We have a WXC590 (site1) connected to a WXC ISM200 (site2) over a 256k/500ms satellite connection. The server at site1 establishes a SQL session to the server at site2 (on TCP 1433). After 2-3 minutes the site1 server unexpectedly sends a TCP reset to close the session. This pattern repeats continually.
I noticed from a packet capture at the site2 server, the last 3 packets are:
server-site1 -> server-site2 TCP-Keepalive
server-site2 -> server-site1 TCP-Keepalive ACK
server-site1 -> server-site2 RST
If we turn off TCP acceleration (which also forces us to turn off NSC), everything works as expected (no resets). Do the WXCs support TCP Acceleration with MSSQL? If so is there a special trick to get it working.
We use WXOS 5.6.4. Also, I have checked that the WXC forwarding class on the routers are not dropping packets.
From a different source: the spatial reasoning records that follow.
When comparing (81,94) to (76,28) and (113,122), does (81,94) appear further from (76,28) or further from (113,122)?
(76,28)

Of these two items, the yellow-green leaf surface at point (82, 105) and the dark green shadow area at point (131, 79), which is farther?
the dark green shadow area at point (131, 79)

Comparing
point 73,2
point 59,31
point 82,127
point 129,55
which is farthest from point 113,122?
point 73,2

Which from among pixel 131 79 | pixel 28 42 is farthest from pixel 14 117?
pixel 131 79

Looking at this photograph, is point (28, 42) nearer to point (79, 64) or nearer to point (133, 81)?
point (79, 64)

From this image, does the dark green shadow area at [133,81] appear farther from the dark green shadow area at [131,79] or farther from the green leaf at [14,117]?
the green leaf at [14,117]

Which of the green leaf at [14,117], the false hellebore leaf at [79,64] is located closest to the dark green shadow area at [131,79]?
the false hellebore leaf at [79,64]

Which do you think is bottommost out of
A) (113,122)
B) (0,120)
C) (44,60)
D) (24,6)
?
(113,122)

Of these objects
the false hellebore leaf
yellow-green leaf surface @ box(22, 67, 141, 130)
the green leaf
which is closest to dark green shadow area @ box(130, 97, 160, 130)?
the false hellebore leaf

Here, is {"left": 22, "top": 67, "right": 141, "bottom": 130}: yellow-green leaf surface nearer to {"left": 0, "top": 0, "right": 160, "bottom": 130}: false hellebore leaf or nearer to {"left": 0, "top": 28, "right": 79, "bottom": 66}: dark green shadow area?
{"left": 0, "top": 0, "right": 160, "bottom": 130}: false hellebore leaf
Yes - the WXC units support TCP acceleration of MSSQL packets, and no there aren't any strange tricks to get it working. Strange behavior. Did you open a JTAC case on this? I am assuming that you did all the obvious stuff like look in the logs for error messages.....
You would have to do 4-point packet captures to be able to identify who is generating the RST packet. From client perspective, it could be any of the WXes, or the underlying network equipment, or the originating server.
If you identify it is the WX, next point to look at are the log files during that time and flow diagnostics. For example, if you see tunnel drops at the time of error, the following might be happening: when you are using TCP acceleration and the tunnel bounces, you will expect to see a broken TCP session because AFP will break and sequence numbers were local between the WX and each end of the TCP session, so the session needs to be reestablished directly. I hope this was not too confusing, let me know if you need more detail. You can verify in flow diags what happens with the flow exactly.
This is just one possible cause, it could be a number of different reasons but it gives you idea what to look at and where.
Thanks AMS-TAC for your suggestions. My packet captures were done at 3 points: wxc-site1, server-site1 and server-site2. The resets were originated by server-site1. I don't see the WX tunnel drop at any point. As the only affected traffic was SQL, I turned off acceleration/NSC just for SQL - and the SQL TCP resets stopped.
I was wondering what else was "special" about SQL. The JUNOS-ES /etc/config/jsr-series-routermode-factory.conf file hints that by default, the SQL ALG is enabled. I turned it off with 'set security alg sql disable' and (re)enabled SQL acceleration/NSC. So far the resets have not reappeared.
So it would appear that the SQL ALG interferes with SQL TCP acceleration. It would be useful to understand the interplay of ALGs with the WXC to diagnose this further. Do you know of a show cmds or traceoptions that would help here.
I think you have enough data for a JTAC case now. I would start with a J-series case and see with them if it is an ALG issue that does something that breaks WX's acceleration. Sorry but I don't have much details to give you on the J-series troubleshooting, maybe you could try their JNet forums or go ahead with the case.